The New York State Court of Appeals dismissed a lawsuit last week brought by prisoners’ families seeking refunds for the exorbitant phone rates it cost them to speak to their loved ones behind bars. The class action suit, Walton v. NYSDOCS, was filed in 2004 by the Center for Constitutional Rights on behalf of prisoners’ families and friends, who for years had paid inflated rates for collect calls due to the state’s monopoly contract with MCI/Verizon.
Lawyers for the families said that the excessively high rates amounted to an unfair and “unlawful tax” that resulted in millions of dollars being paid over a number of years. The prison telephone service contract stipulated that MCI pay the state 57.5 percent of the fees received from prisoners’ collect calls. Then MCI would be allowed to charge well over the market rate: a $3 connection surcharge and between 16 and 36 cents per minute. The rate of a collect call from a federal prison is 7 cents per minute. Most of New York’s calls are from prisons upstate to loved ones in New York City.

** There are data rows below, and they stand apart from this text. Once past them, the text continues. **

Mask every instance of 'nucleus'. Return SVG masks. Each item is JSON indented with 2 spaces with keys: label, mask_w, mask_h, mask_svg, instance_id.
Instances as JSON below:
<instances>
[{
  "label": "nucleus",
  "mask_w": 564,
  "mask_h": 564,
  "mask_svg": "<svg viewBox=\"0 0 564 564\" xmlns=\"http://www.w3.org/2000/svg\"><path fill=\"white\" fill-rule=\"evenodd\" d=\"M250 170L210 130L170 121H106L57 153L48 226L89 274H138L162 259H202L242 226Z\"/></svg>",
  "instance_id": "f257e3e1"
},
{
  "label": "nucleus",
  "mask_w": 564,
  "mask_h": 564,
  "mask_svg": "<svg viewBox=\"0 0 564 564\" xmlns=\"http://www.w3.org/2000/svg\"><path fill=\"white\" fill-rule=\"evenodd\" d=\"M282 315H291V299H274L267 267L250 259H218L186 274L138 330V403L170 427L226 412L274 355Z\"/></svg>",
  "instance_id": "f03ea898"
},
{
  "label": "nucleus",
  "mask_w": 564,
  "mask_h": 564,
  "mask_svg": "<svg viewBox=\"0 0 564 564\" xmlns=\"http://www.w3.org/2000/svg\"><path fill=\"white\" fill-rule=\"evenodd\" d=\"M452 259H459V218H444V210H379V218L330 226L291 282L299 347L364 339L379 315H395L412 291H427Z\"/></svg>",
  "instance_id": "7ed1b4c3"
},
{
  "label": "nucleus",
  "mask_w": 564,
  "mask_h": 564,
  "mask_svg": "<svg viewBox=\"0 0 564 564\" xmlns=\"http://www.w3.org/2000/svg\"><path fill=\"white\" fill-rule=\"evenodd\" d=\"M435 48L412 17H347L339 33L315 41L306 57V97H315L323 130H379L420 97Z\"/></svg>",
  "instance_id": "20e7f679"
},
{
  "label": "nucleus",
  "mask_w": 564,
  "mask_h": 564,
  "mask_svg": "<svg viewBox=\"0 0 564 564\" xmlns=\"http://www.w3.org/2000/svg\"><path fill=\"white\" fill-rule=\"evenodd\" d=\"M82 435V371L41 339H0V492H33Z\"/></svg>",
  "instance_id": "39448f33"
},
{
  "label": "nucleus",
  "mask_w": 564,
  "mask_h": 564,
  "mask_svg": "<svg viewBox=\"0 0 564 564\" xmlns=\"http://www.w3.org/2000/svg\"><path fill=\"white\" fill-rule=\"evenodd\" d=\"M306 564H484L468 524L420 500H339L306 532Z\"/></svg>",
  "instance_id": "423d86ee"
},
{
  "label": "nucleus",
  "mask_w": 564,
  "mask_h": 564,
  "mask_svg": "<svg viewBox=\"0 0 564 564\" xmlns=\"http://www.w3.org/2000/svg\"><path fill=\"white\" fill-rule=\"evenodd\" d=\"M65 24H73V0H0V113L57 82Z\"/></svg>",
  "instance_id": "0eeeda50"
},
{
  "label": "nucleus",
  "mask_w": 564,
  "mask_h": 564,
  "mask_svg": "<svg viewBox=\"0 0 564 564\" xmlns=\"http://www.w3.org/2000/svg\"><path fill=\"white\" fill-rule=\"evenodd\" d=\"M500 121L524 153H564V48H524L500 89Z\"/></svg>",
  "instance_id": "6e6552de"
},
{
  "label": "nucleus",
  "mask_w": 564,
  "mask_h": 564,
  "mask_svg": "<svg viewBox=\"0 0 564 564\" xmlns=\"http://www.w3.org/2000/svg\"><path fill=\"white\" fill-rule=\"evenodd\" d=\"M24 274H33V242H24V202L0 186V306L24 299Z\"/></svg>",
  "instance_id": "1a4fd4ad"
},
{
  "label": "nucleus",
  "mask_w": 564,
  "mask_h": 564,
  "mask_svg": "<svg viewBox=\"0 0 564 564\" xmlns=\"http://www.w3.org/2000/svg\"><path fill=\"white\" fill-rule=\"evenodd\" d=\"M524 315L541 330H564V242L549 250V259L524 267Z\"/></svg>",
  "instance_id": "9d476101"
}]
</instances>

Mostly due to the long struggle waged by the New York Campaign for Telephone Justice, upon arrival to office in 2007, Gov. Eliot Spitzer halted the arrangement. Rates then fell to about half of what they had been. In June 2007, the state Legislature made Gov. Spitzer’s decision into a law, the Family Connections bill.
Lawyers for the plaintiffs said that families were paying up to $300 or $400 per month to speak to their loved ones who were incarcerated. Since 1996, they said, the state had collected about $200 million in profits from kickbacks outlined in the phone service arrangement with MCI. The lawyers maintain that families are owed compensation for this unnecessary burden.
The high court’s 5-1 decision affirmed a lower court’s ruling that the families had failed to assert a legitimate claim under the the state Constitution. The court said the the policy was bad, but not unconstitutional.